§ DATA LINES:

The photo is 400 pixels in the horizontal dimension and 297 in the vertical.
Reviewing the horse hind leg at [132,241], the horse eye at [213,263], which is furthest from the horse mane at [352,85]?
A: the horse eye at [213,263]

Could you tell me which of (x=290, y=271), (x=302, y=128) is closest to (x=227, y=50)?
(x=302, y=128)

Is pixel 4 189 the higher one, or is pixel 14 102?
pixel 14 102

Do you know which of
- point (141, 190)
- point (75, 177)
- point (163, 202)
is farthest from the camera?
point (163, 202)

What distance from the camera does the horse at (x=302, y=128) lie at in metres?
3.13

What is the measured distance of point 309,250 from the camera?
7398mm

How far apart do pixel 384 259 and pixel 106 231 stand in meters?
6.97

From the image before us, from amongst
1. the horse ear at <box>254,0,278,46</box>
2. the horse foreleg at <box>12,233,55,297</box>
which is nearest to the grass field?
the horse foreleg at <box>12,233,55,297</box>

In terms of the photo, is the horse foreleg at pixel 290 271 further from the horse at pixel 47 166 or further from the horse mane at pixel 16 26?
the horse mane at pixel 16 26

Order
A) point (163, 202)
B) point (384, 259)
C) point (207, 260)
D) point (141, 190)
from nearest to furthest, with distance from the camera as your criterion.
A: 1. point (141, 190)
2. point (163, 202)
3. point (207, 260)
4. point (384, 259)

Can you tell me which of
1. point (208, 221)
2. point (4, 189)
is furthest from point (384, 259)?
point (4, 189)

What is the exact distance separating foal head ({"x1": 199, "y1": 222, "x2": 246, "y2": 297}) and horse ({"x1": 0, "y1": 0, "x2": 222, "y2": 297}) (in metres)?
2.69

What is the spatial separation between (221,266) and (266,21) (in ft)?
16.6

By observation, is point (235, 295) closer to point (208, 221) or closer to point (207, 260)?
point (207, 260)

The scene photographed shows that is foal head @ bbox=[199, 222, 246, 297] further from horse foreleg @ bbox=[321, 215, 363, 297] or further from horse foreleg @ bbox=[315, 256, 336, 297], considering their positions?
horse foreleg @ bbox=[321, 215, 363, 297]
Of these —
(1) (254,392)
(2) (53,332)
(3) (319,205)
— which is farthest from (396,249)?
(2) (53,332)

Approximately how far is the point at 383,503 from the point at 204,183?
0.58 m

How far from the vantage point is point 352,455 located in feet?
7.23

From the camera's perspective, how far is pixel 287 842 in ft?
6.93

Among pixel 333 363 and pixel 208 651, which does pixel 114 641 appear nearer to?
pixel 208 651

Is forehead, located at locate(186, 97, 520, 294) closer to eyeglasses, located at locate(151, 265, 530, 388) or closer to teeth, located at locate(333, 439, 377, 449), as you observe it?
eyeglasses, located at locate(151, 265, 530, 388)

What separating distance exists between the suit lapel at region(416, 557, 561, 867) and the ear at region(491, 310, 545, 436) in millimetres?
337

§ WHAT IS BEING ASKED: Copy out all of the records shown above exactly.

§ TASK OUTPUT:
The photo is 400 pixels in the horizontal dimension and 297 in the vertical.
Reviewing the horse hind leg at [132,241], the horse eye at [213,263], which is furthest from the horse mane at [352,85]?
A: the horse eye at [213,263]

Could you tell me which of (x=290, y=271), (x=302, y=128) is closest to (x=227, y=50)?
(x=302, y=128)

Is pixel 4 189 the higher one, or is pixel 14 102?
pixel 14 102

Do you know which of
- point (141, 190)
- point (75, 177)
- point (163, 202)
is farthest from the camera?
point (163, 202)

What distance from the camera does the horse at (x=302, y=128) lie at in metres?
3.13

What is the measured distance of point 309,250 from the camera?
7398mm

How far apart do pixel 384 259 and pixel 106 231 stand in meters?
6.97

From the image before us, from amongst
1. the horse ear at <box>254,0,278,46</box>
2. the horse foreleg at <box>12,233,55,297</box>
which is nearest to the grass field?
the horse foreleg at <box>12,233,55,297</box>

In terms of the photo, is the horse foreleg at pixel 290 271 further from the horse at pixel 47 166 or further from the horse mane at pixel 16 26?
the horse mane at pixel 16 26

Order
A) point (163, 202)
B) point (384, 259)
C) point (207, 260)
D) point (141, 190)
from nearest to furthest, with distance from the camera as your criterion.
A: 1. point (141, 190)
2. point (163, 202)
3. point (207, 260)
4. point (384, 259)

Can you tell me which of
1. point (208, 221)
2. point (4, 189)
is furthest from point (384, 259)?
point (4, 189)

What is the exact distance separating foal head ({"x1": 199, "y1": 222, "x2": 246, "y2": 297}) and horse ({"x1": 0, "y1": 0, "x2": 222, "y2": 297}) (in metres)?
2.69

What is the spatial separation between (221,266) and (266,21) (in ft)?
16.6

By observation, is point (235, 295) closer to point (208, 221) or closer to point (207, 260)?
point (207, 260)

The scene photographed shows that is foal head @ bbox=[199, 222, 246, 297] further from horse foreleg @ bbox=[321, 215, 363, 297] or further from horse foreleg @ bbox=[315, 256, 336, 297], considering their positions?
horse foreleg @ bbox=[321, 215, 363, 297]
Of these —
(1) (254,392)
(2) (53,332)
(3) (319,205)
— which is farthest from (396,249)?
(2) (53,332)

Approximately how far is the point at 383,503 from the point at 204,183?
0.58 m

How far from the vantage point is point 352,455 located in feet?
7.23

From the camera's perspective, how far is pixel 287 842 in ft?
6.93

Among pixel 333 363 and pixel 208 651, which does pixel 114 641 appear nearer to?
pixel 208 651

Is forehead, located at locate(186, 97, 520, 294) closer to eyeglasses, located at locate(151, 265, 530, 388) or closer to teeth, located at locate(333, 439, 377, 449), as you observe it?
eyeglasses, located at locate(151, 265, 530, 388)

What separating distance exists between the suit lapel at region(416, 557, 561, 867) and the ear at region(491, 310, 545, 436) in millimetres?
337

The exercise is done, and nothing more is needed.